=== What you have to do ===
Put every line of the entries below into a Markdown table with the columns "Row" and "Line", numbering the rows in order and leaving out any blank lines.

=== Data ===
+ + + + +

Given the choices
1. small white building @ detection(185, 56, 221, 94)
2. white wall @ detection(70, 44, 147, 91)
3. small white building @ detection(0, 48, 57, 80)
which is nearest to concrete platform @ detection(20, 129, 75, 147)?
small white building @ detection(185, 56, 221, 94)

+ + + + +

=== Answer in full ===
| Row | Line |
|---|---|
| 1 | Given the choices |
| 2 | 1. small white building @ detection(185, 56, 221, 94) |
| 3 | 2. white wall @ detection(70, 44, 147, 91) |
| 4 | 3. small white building @ detection(0, 48, 57, 80) |
| 5 | which is nearest to concrete platform @ detection(20, 129, 75, 147)? |
| 6 | small white building @ detection(185, 56, 221, 94) |